The online version of this article (doi:10.1007/s10616-011-9423-0) contains supplementary material, which is available to authorized users.

Keywords: DCFH-DA, MTT, Anti-cancer compound, Cell sensitivity, Baicalin

Introduction

High throughput screening with simple, rapid and cost-saving measurement for cell sensitivity is an ideal tool for new drug discovery. Tetrazolium salts (MTT, XTT, MTS, WST) based colourimetric assay is the most typically used method for this purpose (Mosmann 1983; Scudiero et al. 1988; Cory et al. 1991; Ishiyama et al. 1996). This kind of assay involves the ability of viable cells to convert a soluble tetrazolium salt into purple-coloured formazan product whose optical density of the resulting solution could be measured on a multiwell scanning spectrophotometer. The standard incubation time for the assay needs at least 4 h and the result will become inaccurate when detecting reaction solution with higher optical density. Another popularized method for new compound screening is the resazurin based fluorimetric assay (Page et al. 1993; O’Brien et al. 2000). Resazurin is a redox dye commonly used as an indicator of chemical cytotoxicity in cultured cells and metabolically active cells have the ability to reduce blue and nonfluorescent resazurin to pink and highly fluorescent resorufin which is further reduced to uncoloured and nonfluorescent hydroresorufin. Though this dye presents numerous advantages over other cytotoxicity or proliferation tests, it still has several inherent drawbacks for the routine use: the incubation time still needs at least 4 h and easily produce nonfluorescent end-product.

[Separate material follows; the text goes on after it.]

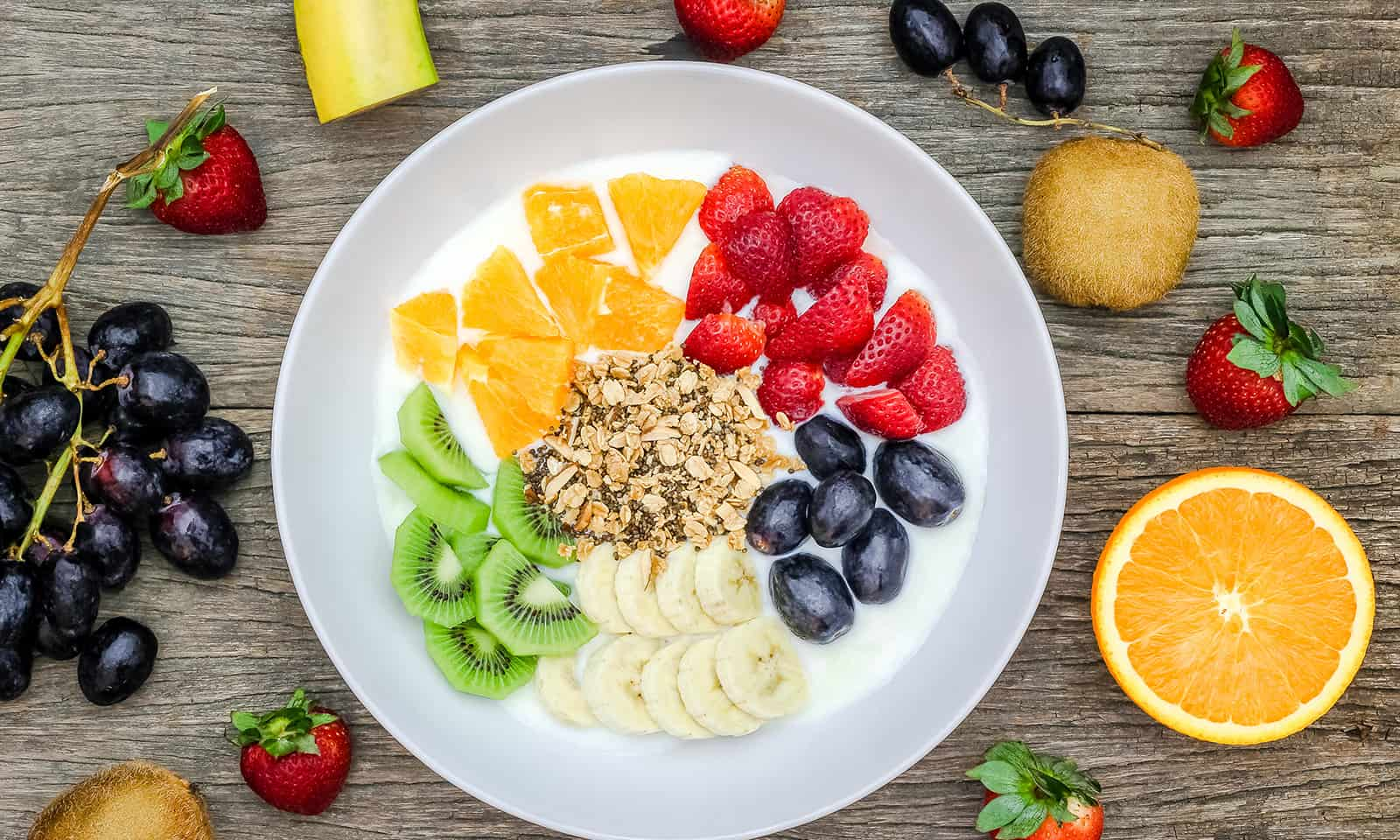 Workplace-Snacking-Signifies-the-Major-Opportunity-to-Impact-Health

We report here a new screening method for cellular sensitivity to anti-cancer compounds. This method is based on a fluorimetric assay using a dye called DCFH-DA which is widely used as an intracellular probe for direct measurement of the cell redox state (Tammariello et al. 2000; Ottonello et al. 2001). DCFH-DA is a compound readily diffusing into cells where it can be hydrolysed by intracellular esterases to cell membrane-impermeable and non-fluorescent 2′,7′-dichlorofluorescein (H2DCF) which does not permeate membranes, H2DCF is then oxidized by the intracellular H2O2 to a highly fluorescent compound DCF which is membrane permeable and can leak out of cells over time. Accumulation of DCF in cells or extracellular supernatant may be measured by an increase in fluorescence at 530 nm when the sample is excited at 485 nm. The fluorescent intensity is assumed to be proportional to the concentration of hydrogen peroxide in the cells (Bass et al. 1983; Royall and Ischiropoulos 1993).

Materials and methods

Fluorimetric assay of serial dilution of cells via DCFH-DA

A549 and MCF-7 cells in logarithmic growth phase were plated in a 10-cm tissue culture dishes with Dulbecco’s modified Eagle medium (DMEM) containing 10% fetal calf serum (FCS), 100 unit/mL penicillin and 100 μg/mL streptomycin in a humid atmosphere of 5% CO2 at 37 °C. After reaching 100% confluence, these cells were trypsinized and suspended in PBS. After counted by haemocytometer, cells were added to a non-transparent white 96-well plate (Corning) by a serial dilution of cells in a total of 200 μL of PBS containing 25 μM of DCFH-DA (Sigma). The stock solution of DCFH-DA is at 5 mM in DMSO. Each serial dilution was performed in triplicate and a corresponding serial dilution in PBS without DCFH-DA dye were set as negative control. The blank controls were PBS plus DCFH-DA and PBS only, respectively. Completed 96-well plates were placed at 37 °C for incubation, and fluorimetric assay was executed at 30, 60, 90 and 120 min, respectively, using 485 nm excitation/530 nm emission wave length on a Varioskan Flash Multimode Microplate Reader (Thermo Scientific).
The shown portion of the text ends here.